When Iran’s deputy oil minister toured the hulking steel facility that is the Islamic republic’s largest oil refinery, he was delivering a deliberately defiant message: even if Donald Trump reimposes sanctions on the country, Iranians will not suffer the severe petrol shortages they endured at the beginning of the decade. “We will face no problems in supplying petrol both in terms of quantity and quality,” said Alireza Sadeghabadi, as he visited the Persian Gulf Star refinery this month. “We do not need to import any [essential] equipment and material to complete the refinery and produce petrol.” Iranian officials are putting on a brave face and are using the Persian Gulf Star refinery as an example of the progress the industry has made since the nuclear deal with six world powers was implemented in January 2016.
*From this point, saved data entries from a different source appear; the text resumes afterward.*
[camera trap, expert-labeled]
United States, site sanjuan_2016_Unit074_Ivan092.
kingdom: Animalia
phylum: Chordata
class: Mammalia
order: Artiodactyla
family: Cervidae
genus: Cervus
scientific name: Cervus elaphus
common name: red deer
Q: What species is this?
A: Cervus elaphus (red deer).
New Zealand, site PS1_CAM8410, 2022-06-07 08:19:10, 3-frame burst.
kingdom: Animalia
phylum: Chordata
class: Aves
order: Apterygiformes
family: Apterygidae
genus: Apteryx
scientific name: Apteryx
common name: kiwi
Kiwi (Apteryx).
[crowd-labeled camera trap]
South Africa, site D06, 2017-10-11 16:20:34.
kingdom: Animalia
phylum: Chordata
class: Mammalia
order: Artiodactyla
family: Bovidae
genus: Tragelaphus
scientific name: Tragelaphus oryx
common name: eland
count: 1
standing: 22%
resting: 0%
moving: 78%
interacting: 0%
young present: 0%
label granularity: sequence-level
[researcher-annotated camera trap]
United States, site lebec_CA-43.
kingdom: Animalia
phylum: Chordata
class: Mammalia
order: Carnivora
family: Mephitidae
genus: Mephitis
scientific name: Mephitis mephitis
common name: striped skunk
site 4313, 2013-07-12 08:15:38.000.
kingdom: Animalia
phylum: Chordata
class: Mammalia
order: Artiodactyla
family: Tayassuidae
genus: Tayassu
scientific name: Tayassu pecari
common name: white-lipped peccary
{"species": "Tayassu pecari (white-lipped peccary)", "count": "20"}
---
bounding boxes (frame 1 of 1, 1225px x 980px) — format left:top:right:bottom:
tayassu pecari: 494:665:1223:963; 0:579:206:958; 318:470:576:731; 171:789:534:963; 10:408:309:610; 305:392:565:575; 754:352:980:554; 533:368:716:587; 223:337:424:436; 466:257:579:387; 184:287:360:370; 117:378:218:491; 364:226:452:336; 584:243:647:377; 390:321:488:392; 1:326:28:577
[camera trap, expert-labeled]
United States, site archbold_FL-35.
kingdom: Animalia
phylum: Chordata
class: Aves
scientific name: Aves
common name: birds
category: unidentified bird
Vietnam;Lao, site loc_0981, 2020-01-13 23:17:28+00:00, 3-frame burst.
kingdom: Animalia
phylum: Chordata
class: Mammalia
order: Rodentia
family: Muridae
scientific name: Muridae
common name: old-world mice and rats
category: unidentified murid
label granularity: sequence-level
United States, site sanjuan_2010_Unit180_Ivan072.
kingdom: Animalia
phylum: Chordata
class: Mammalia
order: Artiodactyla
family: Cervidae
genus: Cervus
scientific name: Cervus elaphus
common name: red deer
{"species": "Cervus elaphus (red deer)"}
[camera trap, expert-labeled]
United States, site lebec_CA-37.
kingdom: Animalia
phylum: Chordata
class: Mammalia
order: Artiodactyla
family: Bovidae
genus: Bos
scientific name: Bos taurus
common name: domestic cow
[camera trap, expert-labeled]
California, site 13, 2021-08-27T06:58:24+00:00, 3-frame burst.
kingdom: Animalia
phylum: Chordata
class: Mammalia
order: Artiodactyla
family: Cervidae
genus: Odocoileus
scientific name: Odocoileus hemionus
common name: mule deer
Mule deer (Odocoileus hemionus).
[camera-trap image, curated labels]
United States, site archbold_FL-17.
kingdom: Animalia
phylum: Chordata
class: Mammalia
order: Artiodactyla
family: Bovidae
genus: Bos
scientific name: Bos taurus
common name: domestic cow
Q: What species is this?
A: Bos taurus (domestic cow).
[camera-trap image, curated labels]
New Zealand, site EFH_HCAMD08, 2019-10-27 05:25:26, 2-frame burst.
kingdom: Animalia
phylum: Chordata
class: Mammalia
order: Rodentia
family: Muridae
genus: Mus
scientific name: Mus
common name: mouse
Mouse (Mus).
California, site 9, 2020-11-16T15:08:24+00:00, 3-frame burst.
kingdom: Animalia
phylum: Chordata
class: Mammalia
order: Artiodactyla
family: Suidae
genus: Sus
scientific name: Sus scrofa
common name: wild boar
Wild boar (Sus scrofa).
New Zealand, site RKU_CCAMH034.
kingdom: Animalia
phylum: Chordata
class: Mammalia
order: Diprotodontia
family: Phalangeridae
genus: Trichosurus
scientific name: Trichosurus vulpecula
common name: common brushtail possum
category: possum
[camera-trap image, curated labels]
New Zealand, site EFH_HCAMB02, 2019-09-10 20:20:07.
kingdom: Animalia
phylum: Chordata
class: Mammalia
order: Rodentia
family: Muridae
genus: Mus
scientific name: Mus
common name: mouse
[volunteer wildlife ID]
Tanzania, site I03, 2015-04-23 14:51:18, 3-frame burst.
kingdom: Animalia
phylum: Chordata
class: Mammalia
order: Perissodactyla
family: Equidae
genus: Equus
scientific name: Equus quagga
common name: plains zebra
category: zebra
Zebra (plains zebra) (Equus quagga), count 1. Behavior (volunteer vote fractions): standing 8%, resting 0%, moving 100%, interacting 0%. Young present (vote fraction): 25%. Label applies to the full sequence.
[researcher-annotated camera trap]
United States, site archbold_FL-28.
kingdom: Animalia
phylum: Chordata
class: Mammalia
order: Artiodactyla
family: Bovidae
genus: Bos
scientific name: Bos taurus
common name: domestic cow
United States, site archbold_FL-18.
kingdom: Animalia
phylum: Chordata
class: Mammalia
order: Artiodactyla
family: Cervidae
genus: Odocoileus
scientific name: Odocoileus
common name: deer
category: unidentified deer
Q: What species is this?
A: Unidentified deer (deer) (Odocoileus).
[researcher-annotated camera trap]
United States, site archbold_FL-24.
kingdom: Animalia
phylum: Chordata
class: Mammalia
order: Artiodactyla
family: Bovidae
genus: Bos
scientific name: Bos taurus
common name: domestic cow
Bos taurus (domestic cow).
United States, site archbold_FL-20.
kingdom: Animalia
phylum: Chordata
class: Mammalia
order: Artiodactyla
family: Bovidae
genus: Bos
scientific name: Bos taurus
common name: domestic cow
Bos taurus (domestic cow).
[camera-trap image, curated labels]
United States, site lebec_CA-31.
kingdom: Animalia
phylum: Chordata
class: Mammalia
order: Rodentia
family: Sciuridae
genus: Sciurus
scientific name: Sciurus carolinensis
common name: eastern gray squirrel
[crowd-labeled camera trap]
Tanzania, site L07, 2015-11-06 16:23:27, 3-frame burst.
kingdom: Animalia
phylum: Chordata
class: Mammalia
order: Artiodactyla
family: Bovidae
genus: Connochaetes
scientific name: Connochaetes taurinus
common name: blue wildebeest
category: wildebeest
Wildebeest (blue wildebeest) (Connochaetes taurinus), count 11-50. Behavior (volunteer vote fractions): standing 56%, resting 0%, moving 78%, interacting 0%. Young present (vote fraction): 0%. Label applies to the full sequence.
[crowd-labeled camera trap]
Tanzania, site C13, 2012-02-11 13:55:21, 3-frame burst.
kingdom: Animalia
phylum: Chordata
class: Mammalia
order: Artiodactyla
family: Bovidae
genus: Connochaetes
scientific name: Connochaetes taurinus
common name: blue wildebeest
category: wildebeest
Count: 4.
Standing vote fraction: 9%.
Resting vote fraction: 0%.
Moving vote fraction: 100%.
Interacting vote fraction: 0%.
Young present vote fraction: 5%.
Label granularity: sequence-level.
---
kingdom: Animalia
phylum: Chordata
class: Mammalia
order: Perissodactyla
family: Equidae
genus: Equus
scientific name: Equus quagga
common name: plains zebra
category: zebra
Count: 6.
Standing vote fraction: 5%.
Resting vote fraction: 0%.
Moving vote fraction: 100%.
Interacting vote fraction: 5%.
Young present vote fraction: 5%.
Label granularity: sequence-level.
But if Mr Trump carries out his threat to “tear up” the accord and reimpose sanctions, the Iranian sector worst affected would be the Islamic republic’s most important: the energy industry. “The energy sector is a major target,” said Iman Nasseri at FGE, a consultancy. “Any US withdrawal [from the nuclear deal] and any re-imposition of sanctions would first hit exports of Iran’s crude and longer term its refining capabilities and future production.” He added that while the Persian Gulf Star project has moved forward, other modernization programmes were still on hold. The Islamic Republic began building the refinery in Bandar Abbas in southern Iran in 2006 during the presidency of Mahmoud Ahmadi-Nejad, a hardliner. It was a period when relations with the west hit a low and sanctions were tightened, stymieing Iran’s ability to import equipment required to complete the refinery.